**TASK INPUTS:**

-- -- --

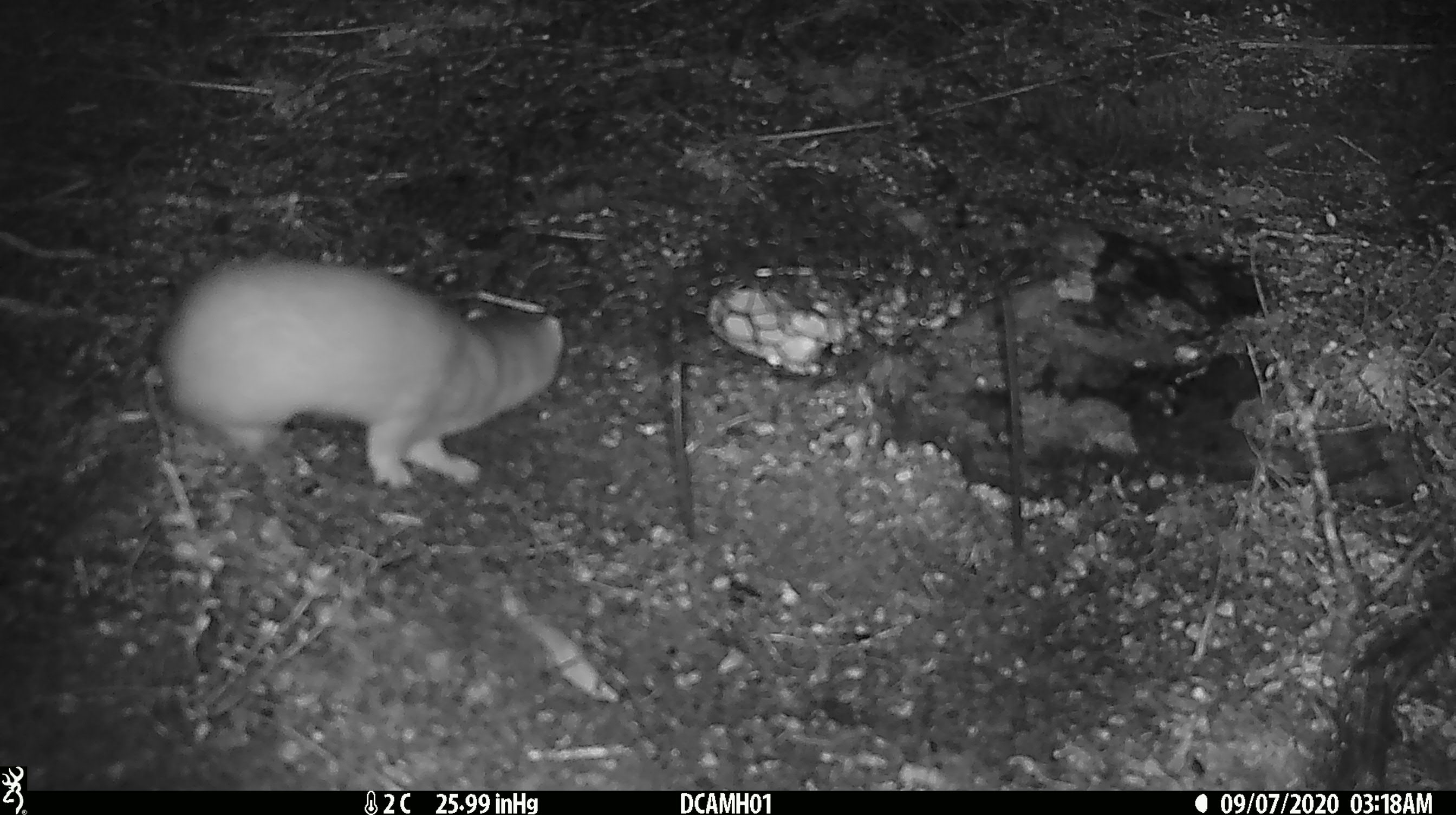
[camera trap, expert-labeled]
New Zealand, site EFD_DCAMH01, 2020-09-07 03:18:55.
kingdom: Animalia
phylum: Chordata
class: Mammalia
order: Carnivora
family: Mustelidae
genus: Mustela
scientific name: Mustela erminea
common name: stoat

-- -- --

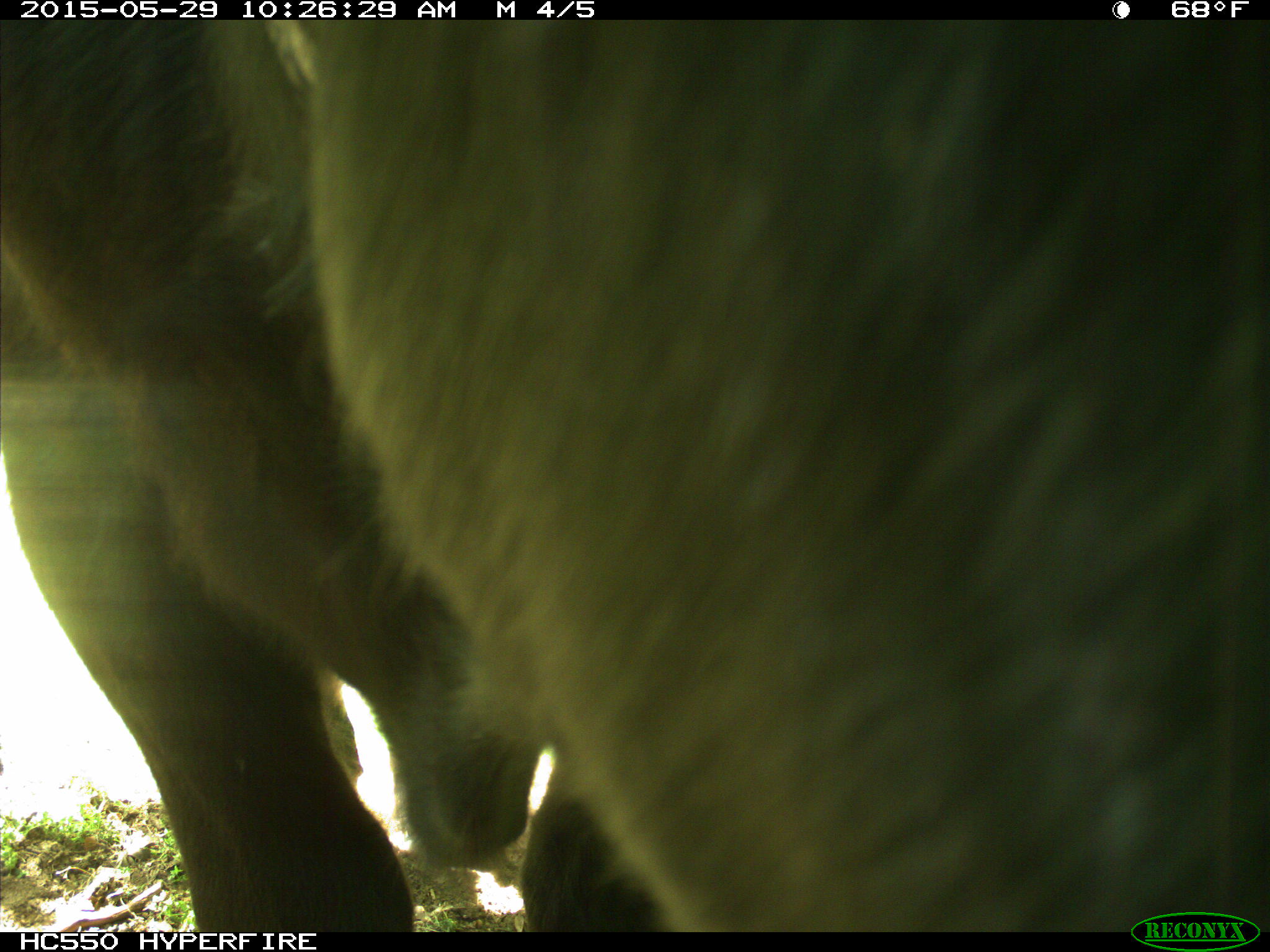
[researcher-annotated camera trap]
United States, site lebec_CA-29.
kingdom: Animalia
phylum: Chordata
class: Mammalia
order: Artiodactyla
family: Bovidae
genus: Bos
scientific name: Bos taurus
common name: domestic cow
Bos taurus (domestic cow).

-- -- --

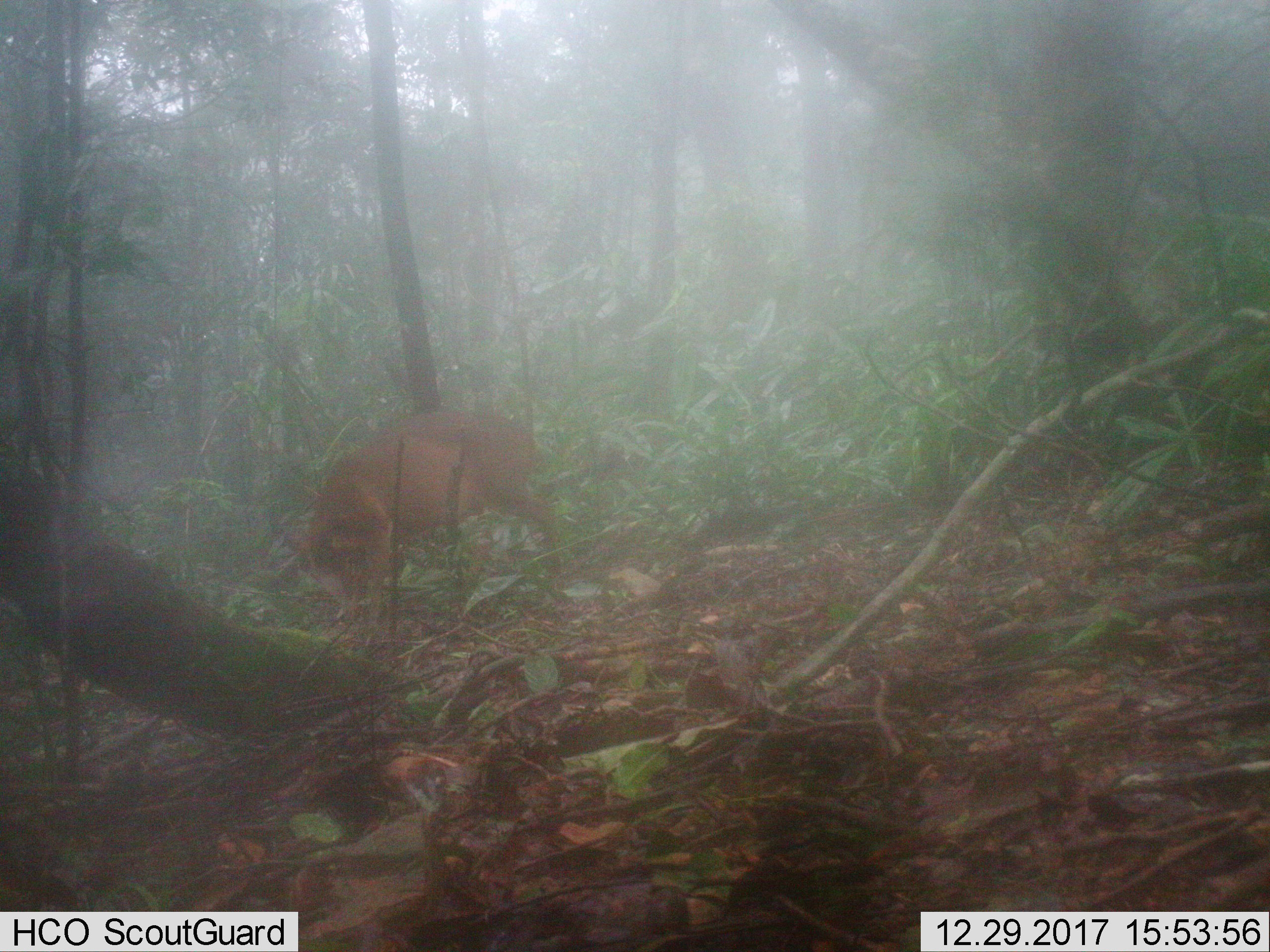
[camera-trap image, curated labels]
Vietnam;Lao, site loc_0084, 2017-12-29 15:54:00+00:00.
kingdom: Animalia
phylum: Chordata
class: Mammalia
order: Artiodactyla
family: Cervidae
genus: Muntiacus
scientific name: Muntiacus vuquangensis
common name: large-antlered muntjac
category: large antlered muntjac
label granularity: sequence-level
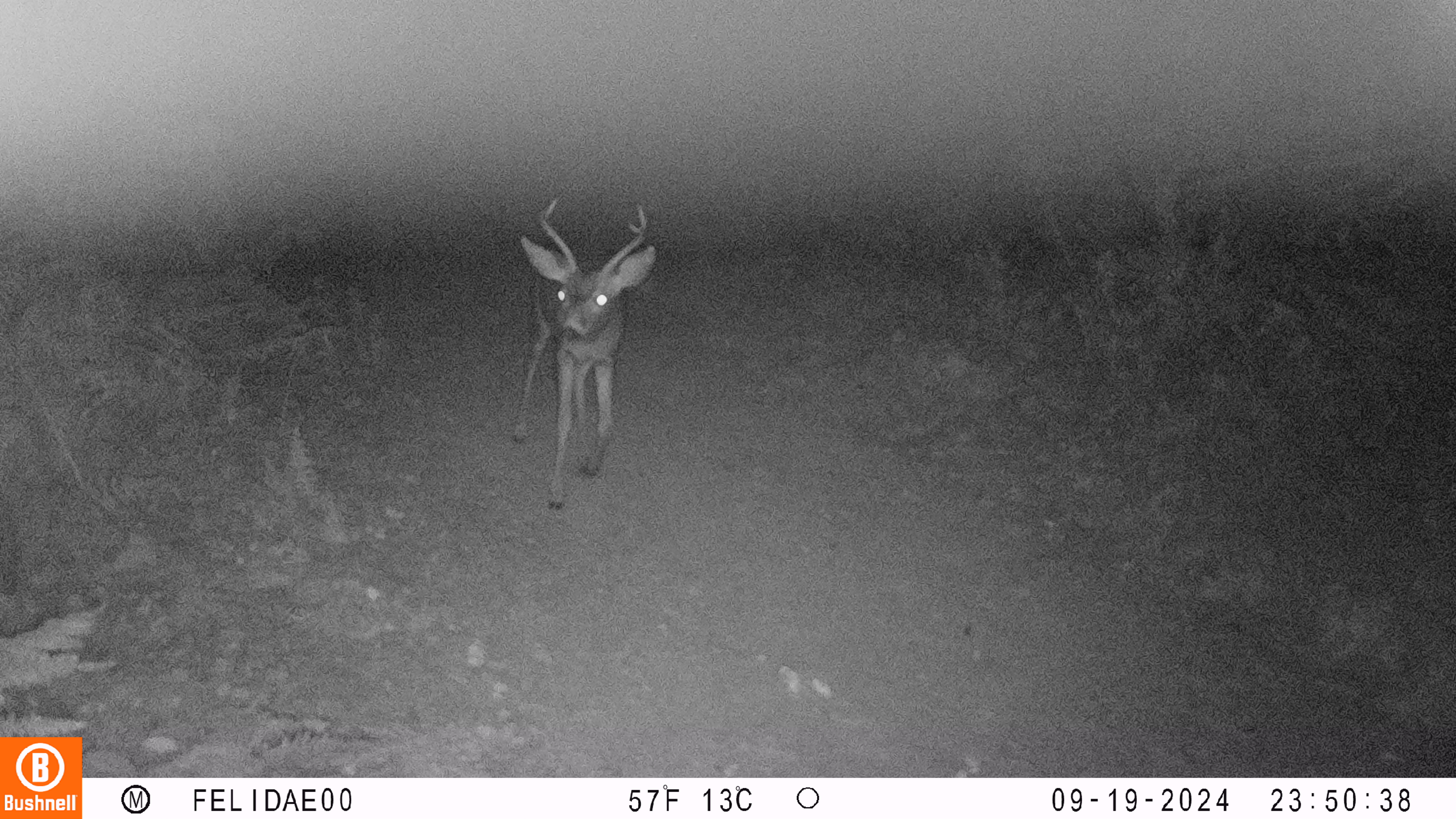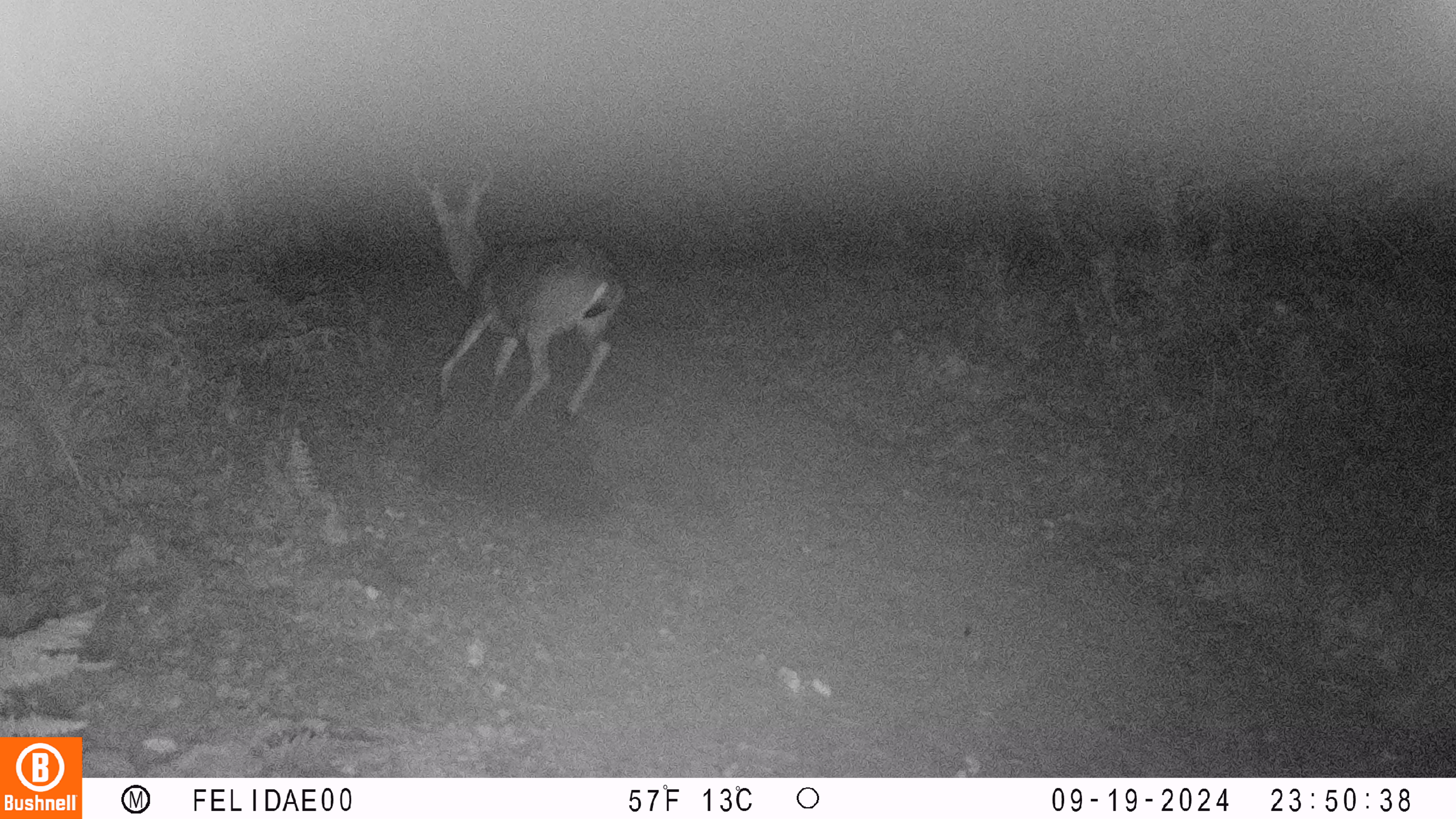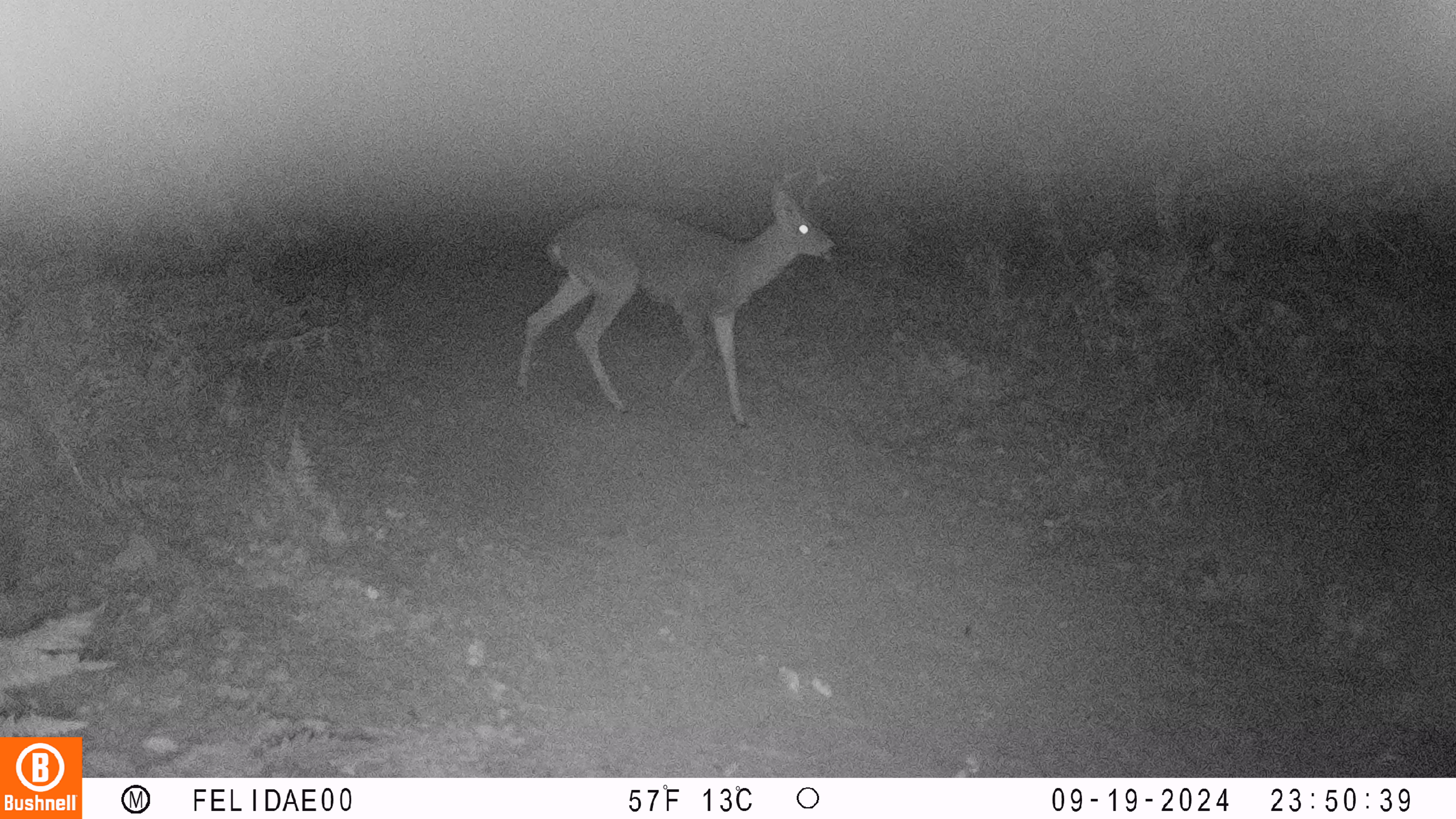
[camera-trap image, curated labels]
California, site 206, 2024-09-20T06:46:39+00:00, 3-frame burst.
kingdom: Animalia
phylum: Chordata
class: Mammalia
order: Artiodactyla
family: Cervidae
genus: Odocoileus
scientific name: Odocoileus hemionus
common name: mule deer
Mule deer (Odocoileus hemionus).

-- -- --

**AIM OF THE TASK:** In the material above, locate the line containing "[camera trap, expert-labeled]" and the line containing "common name: stoat". Transcribe exactly those two lines and every line between them, and nothing more.

**REPLY:**
[camera trap, expert-labeled]
New Zealand, site EFD_DCAMH01, 2020-09-07 03:18:55.
kingdom: Animalia
phylum: Chordata
class: Mammalia
order: Carnivora
family: Mustelidae
genus: Mustela
scientific name: Mustela erminea
common name: stoat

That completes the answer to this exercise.